My moment of impact was more dramatic than I could have ever imagined it to be. Although life is under no special obligation to give me what I expect, it had been particularly hard on me the past few days. I had lost my sister to a careless and unsafe abortion, for which I was being framed as the culprit. While my family mourned, I was stuck in a jail cell for a crime I did not commit. It was then that Gauri, the Inspector on duty started coughing blood and soon fainted. Her subordinates, clueless and frightened, let me help as we rushed Gauri to the hospital. On examination we found her abdomen bruised, black and blue. This woman, fighting against crimes on the public every day was a victim of one such crime herself. Her husband, unemployed, ignorant, and with a sense of false masculinity took out all his anger and frustration on her and beat her up. Perhaps it made him feel like more of a man. The physical brutality was such that Gauri had lost a large amount of blood and had to undergo surgery to recover from the blows her body had taken.

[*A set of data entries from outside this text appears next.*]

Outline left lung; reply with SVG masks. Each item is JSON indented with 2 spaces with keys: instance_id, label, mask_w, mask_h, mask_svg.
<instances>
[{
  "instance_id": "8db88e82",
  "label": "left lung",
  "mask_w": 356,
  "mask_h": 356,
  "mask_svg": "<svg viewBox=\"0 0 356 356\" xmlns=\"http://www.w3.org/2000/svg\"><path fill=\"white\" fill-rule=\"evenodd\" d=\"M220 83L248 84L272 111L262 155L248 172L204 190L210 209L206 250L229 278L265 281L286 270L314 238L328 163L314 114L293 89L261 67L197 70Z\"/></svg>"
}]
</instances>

This protector of the law was being emotionally and physically violated by a man and his fragile, underfed ego. A part of me felt nauseated, and the rest of me tried to feel Gauri’s pain. Trying to understand why she never spoke up about it wasn’t easy because there is never just one reason. Imagine talking about the harshest reality of your life, and have people paint you the culprit. They make excuses on behalf of the oppressor. You try to get away from the man that violates you, and people label you as a loose woman. Incapable of making your marriage work. It is never easy for victims of domestic violence to speak up against their partners, and the blame lies on the society and its habit of victim-blaming.
Now every time I am in a room full of people, I wonder what story of pain the person standing next to me is keeping to themselves.